Source records:
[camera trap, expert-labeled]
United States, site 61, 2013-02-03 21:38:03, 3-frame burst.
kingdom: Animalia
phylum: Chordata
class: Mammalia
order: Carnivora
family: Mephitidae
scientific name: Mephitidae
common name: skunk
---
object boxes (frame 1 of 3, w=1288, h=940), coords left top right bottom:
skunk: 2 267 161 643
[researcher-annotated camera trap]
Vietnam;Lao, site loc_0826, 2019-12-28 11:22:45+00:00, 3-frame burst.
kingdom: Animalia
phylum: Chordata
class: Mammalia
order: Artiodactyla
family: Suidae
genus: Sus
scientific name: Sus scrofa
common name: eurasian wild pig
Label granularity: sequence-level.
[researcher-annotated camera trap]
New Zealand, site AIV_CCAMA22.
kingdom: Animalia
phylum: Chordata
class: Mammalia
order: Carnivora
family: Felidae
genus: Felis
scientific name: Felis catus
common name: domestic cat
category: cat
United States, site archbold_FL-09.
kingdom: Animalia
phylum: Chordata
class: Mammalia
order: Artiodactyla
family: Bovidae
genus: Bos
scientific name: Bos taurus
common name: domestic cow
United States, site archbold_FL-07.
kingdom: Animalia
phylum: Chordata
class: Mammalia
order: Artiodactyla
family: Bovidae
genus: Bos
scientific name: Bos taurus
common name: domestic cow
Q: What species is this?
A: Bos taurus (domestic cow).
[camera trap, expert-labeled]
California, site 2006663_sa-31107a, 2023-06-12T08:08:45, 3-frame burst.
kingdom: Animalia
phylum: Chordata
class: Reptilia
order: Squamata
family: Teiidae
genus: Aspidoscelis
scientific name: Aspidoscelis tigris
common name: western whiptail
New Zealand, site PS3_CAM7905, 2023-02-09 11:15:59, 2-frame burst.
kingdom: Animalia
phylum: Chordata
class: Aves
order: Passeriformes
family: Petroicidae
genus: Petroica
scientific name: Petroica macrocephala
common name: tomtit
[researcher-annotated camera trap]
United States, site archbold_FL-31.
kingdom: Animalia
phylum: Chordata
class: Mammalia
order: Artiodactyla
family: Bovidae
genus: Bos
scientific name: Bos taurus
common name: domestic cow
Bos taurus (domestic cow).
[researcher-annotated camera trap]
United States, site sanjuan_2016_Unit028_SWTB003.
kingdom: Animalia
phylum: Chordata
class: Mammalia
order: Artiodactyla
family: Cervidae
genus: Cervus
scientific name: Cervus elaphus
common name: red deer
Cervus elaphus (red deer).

Instructions to follow: Produce a word-for-word restatement of all the records.

Output of the task:
[camera trap, expert-labeled]
United States, site 61, 2013-02-03 21:38:03, 3-frame burst.
kingdom: Animalia
phylum: Chordata
class: Mammalia
order: Carnivora
family: Mephitidae
scientific name: Mephitidae
common name: skunk
---
object boxes (frame 1 of 3, w=1288, h=940), coords left top right bottom:
skunk: 2 267 161 643
[researcher-annotated camera trap]
Vietnam;Lao, site loc_0826, 2019-12-28 11:22:45+00:00, 3-frame burst.
kingdom: Animalia
phylum: Chordata
class: Mammalia
order: Artiodactyla
family: Suidae
genus: Sus
scientific name: Sus scrofa
common name: eurasian wild pig
Label granularity: sequence-level.
[researcher-annotated camera trap]
New Zealand, site AIV_CCAMA22.
kingdom: Animalia
phylum: Chordata
class: Mammalia
order: Carnivora
family: Felidae
genus: Felis
scientific name: Felis catus
common name: domestic cat
category: cat
United States, site archbold_FL-09.
kingdom: Animalia
phylum: Chordata
class: Mammalia
order: Artiodactyla
family: Bovidae
genus: Bos
scientific name: Bos taurus
common name: domestic cow
United States, site archbold_FL-07.
kingdom: Animalia
phylum: Chordata
class: Mammalia
order: Artiodactyla
family: Bovidae
genus: Bos
scientific name: Bos taurus
common name: domestic cow
Q: What species is this?
A: Bos taurus (domestic cow).
[camera trap, expert-labeled]
California, site 2006663_sa-31107a, 2023-06-12T08:08:45, 3-frame burst.
kingdom: Animalia
phylum: Chordata
class: Reptilia
order: Squamata
family: Teiidae
genus: Aspidoscelis
scientific name: Aspidoscelis tigris
common name: western whiptail
New Zealand, site PS3_CAM7905, 2023-02-09 11:15:59, 2-frame burst.
kingdom: Animalia
phylum: Chordata
class: Aves
order: Passeriformes
family: Petroicidae
genus: Petroica
scientific name: Petroica macrocephala
common name: tomtit
[researcher-annotated camera trap]
United States, site archbold_FL-31.
kingdom: Animalia
phylum: Chordata
class: Mammalia
order: Artiodactyla
family: Bovidae
genus: Bos
scientific name: Bos taurus
common name: domestic cow
Bos taurus (domestic cow).
[researcher-annotated camera trap]
United States, site sanjuan_2016_Unit028_SWTB003.
kingdom: Animalia
phylum: Chordata
class: Mammalia
order: Artiodactyla
family: Cervidae
genus: Cervus
scientific name: Cervus elaphus
common name: red deer
Cervus elaphus (red deer).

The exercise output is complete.